Tristão foi algo totalmente imprevisto. Eu tinha apenas terminado o PhD e vim ao Brasil passar um feriado com meus pais e ensaiar duas semanas em Belo Horizonte…uns dias antes de voltar a Europa, o maestro Malheiro, do Festival Amazonas me liga perguntando se podia assumir a produção…em 48h! E lá fui eu. Foi mágico. Não saberia dizer o q fez ela ser tão bem sucedida mas acho que ter ao meu lado Malheiro e os cantores Eliane Coelho e Leonardo Neiva foi muito inspirador. No mais, optei por fazer algo simples e com todo coração.

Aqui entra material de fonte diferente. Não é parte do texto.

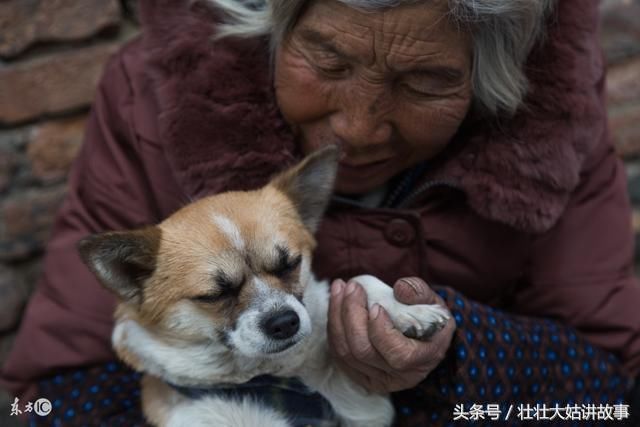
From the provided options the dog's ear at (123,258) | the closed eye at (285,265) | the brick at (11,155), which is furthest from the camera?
the brick at (11,155)

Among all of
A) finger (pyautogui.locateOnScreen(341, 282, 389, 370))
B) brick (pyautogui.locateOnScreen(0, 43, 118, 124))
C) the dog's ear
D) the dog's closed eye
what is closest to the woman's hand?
finger (pyautogui.locateOnScreen(341, 282, 389, 370))

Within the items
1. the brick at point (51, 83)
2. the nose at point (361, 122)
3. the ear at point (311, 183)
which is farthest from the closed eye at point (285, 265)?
the brick at point (51, 83)

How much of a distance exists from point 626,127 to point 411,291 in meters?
1.20

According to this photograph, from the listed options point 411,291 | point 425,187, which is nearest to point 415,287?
point 411,291

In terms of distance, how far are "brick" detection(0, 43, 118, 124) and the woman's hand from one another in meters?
0.84

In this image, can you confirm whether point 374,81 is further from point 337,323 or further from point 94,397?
point 94,397

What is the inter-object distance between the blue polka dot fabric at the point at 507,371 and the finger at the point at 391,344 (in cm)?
12

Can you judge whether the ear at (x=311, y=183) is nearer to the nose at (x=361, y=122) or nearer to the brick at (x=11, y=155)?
the nose at (x=361, y=122)

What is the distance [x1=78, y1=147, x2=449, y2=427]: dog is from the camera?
47.8 inches

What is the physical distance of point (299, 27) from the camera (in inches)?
50.0

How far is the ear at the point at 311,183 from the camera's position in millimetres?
1289

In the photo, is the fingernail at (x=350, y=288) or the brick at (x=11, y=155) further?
the brick at (x=11, y=155)

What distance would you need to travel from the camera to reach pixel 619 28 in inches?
81.4

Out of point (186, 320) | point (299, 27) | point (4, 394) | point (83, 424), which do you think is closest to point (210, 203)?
point (186, 320)
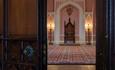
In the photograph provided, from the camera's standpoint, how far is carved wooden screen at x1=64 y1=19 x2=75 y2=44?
901 inches

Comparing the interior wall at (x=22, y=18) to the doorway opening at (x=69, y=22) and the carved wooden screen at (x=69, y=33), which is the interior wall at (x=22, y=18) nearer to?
the doorway opening at (x=69, y=22)

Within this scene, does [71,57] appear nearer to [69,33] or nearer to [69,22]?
[69,33]

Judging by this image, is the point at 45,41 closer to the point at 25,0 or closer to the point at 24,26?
the point at 24,26

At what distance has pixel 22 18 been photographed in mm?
4320

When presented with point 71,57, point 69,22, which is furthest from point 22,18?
point 69,22

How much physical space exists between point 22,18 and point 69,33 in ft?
61.6

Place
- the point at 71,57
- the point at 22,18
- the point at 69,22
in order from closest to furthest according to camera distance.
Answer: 1. the point at 22,18
2. the point at 71,57
3. the point at 69,22

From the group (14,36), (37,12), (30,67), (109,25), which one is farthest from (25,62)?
(109,25)

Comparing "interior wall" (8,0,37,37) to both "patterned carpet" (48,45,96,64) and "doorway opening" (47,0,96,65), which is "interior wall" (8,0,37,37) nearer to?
"patterned carpet" (48,45,96,64)

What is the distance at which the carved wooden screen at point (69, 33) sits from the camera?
22891mm

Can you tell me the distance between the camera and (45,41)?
4.11m

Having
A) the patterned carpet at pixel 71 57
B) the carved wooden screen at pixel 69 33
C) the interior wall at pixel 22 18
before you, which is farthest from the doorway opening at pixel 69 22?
the interior wall at pixel 22 18

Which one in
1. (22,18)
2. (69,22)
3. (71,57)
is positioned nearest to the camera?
(22,18)

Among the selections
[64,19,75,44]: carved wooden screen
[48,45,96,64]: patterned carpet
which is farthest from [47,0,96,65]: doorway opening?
[48,45,96,64]: patterned carpet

JP – Em novembro próximo no Theatro Municipal será montada a ópera La Traviatta. Como está sendo realizado esse projeto? Quais as novidades que você está trazendo em sua montagem?
É um grande desafio. Eu fui diretor do Municipal por duas vezes, entre 2017 e 2020, e sempre escutei esse desejo; mas sempre tive receio de abordar o título. Foi a coragem do Eric Herrero em peitar o desafio de encenar esse grande título, ausente do Rio há 20 anos, que fez o projeto materializar!
Está sendo muito prazeroso o período de ensaios; tanto pela parceria com o cenógrafo Renato Theobaldo e o figurinista Marcelo Marques, quanto a relação com coro e balé.
A montagem traz novidades, apesar de ser solidamente enraizada no clássico e na estética do século XIX. Acho que a inovação vem em algumas propostas de leitura da obra, mais à luz das questões do nosso tempo.
JP – Você concorda que a ópera no Brasil ainda é uma produção cultural que atende a um público especializado, letrado? Quais iniciativas deveriam ser tomadas para a sua popularização?
Discordo totalmente. A ópera é popular em sua génese, e só precisa que existam mais iniciativas para dar acesso e estimular o gosto pela ópera. Infelizmente, as pessoas são expostas a música de massa e nem tem a chance de gostar de algo diferente.
JP – Quais são os seus projetos futuros? E, para finalizar, deixe uma mensagem para os futuros compositores
Depois da Traviata tenho uma ópera fantástica, Rusalka, do tcheco Dvorak (que completa 120 anos em 2024). Será minha estreia na Espanha, e há planos do espetáculo vir ao Brasil também. Depois, retorno ao Festival Amazonas de Opéra para encenar Fedora, uma história de espiões de GIORDANO.
Aos diretores jovens eu só posso aconselhar estudar, estudar e estudar. Ópera é uma grande arte e não merece ser feita de forma superficial. Quanto mais música e idiomas você souber, melhor vai servir à arte.